Supplied data:
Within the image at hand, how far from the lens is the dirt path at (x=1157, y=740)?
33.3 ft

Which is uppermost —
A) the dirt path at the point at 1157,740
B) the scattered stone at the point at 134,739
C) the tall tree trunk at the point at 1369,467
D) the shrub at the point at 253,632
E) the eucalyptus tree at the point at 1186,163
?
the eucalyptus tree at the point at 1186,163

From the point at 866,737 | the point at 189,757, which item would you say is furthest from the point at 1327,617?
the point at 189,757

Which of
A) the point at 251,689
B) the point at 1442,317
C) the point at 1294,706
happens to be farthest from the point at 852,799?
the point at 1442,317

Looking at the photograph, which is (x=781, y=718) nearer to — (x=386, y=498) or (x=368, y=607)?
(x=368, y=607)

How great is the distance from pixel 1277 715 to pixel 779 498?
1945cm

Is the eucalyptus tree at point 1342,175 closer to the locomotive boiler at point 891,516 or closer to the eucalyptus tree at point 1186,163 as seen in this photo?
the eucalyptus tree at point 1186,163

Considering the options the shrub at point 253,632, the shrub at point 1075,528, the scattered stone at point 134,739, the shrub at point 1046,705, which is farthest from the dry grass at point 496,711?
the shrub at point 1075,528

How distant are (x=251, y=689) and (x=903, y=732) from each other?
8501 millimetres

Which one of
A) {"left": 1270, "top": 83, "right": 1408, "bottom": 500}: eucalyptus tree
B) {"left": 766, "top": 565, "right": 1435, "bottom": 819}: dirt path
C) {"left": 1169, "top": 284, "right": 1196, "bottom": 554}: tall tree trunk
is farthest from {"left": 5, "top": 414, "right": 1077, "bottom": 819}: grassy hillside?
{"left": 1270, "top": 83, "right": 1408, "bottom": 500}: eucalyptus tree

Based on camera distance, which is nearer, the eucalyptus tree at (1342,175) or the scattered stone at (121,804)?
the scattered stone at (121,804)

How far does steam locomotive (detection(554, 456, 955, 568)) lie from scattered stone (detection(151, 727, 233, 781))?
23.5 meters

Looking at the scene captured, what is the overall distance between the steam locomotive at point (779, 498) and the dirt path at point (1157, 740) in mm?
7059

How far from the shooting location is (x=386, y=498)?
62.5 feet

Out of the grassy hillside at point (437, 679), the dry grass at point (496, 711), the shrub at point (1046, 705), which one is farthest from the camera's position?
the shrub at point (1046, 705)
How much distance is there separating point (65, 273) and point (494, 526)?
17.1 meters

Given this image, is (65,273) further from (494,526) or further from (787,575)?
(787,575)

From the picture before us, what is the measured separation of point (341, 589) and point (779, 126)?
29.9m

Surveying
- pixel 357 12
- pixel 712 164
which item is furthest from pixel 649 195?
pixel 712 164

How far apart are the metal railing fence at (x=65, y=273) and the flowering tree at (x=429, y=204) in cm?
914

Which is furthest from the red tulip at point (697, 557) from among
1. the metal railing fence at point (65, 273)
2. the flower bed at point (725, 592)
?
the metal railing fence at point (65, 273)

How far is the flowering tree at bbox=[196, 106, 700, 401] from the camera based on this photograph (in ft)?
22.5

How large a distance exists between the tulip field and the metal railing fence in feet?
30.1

Direction: Rewrite all the rows above, replacing "dirt path" with "gravel trail" everywhere and leaving everything else unchanged.

Finished task:
Within the image at hand, how far from the lens is the gravel trail at (x=1157, y=740)?
33.3 ft

Which is uppermost —
A) the gravel trail at the point at 1157,740
B) the scattered stone at the point at 134,739
C) the tall tree trunk at the point at 1369,467
D) the shrub at the point at 253,632
E) the eucalyptus tree at the point at 1186,163
?
the eucalyptus tree at the point at 1186,163

From the point at 866,737 | the point at 189,757, which item would you say is furthest from the point at 1327,617?
the point at 189,757

Which of
A) the point at 251,689
B) the point at 1442,317
C) the point at 1294,706
happens to be farthest from the point at 852,799?
the point at 1442,317

Looking at the photograph, which is (x=781, y=718) nearer to — (x=386, y=498) or (x=368, y=607)?
(x=368, y=607)

How great is the distance from pixel 1277 715 to pixel 779 498?
1945cm

Is the eucalyptus tree at point 1342,175 closer to the locomotive boiler at point 891,516 or closer to the eucalyptus tree at point 1186,163 as seen in this photo?
the eucalyptus tree at point 1186,163

Considering the options the shrub at point 253,632, the shrub at point 1075,528, the scattered stone at point 134,739, the shrub at point 1046,705, which is farthest from the dry grass at point 496,711?
the shrub at point 1075,528

How distant are (x=251, y=689) and (x=903, y=732) from each other?
8501 millimetres

Which one of
A) {"left": 1270, "top": 83, "right": 1408, "bottom": 500}: eucalyptus tree
B) {"left": 766, "top": 565, "right": 1435, "bottom": 819}: gravel trail
C) {"left": 1169, "top": 284, "right": 1196, "bottom": 554}: tall tree trunk
is farthest from {"left": 5, "top": 414, "right": 1077, "bottom": 819}: grassy hillside?
{"left": 1270, "top": 83, "right": 1408, "bottom": 500}: eucalyptus tree

Based on camera distance, which is nearer, the eucalyptus tree at (1342,175) or the scattered stone at (121,804)?
the scattered stone at (121,804)

How far does steam locomotive (detection(554, 456, 955, 568)) lie from scattered stone (detection(151, 727, 233, 781))?
23.5 meters

Looking at the scene captured, what is the overall distance between the steam locomotive at point (779, 498) and the gravel trail at point (1157, 740) in mm?
7059

How far from the shooting location is (x=386, y=498)?
62.5 feet

Out of the grassy hillside at point (437, 679), the dry grass at point (496, 711), the shrub at point (1046, 705), which one is farthest from the camera's position?
the shrub at point (1046, 705)
How much distance is there separating point (65, 273) and point (494, 526)?
17.1 meters

Given this image, is (65,273) further from (494,526) or further from (787,575)?
(787,575)

From the picture before us, what is the measured separation of point (341, 589) and point (779, 126)?
29.9m

Surveying
- pixel 357 12
- pixel 712 164
which item is furthest from pixel 649 195?
pixel 712 164

How far apart are the metal railing fence at (x=65, y=273) and the flowering tree at (x=429, y=204) in cm?
914

Which is furthest from the red tulip at point (697, 557) from among
1. the metal railing fence at point (65, 273)
2. the flower bed at point (725, 592)
?
the metal railing fence at point (65, 273)

How far is the flowering tree at bbox=[196, 106, 700, 401] from the camera based on this photograph (in ft)?
22.5

How large a distance exists between the tulip field and the metal railing fence in feet?
30.1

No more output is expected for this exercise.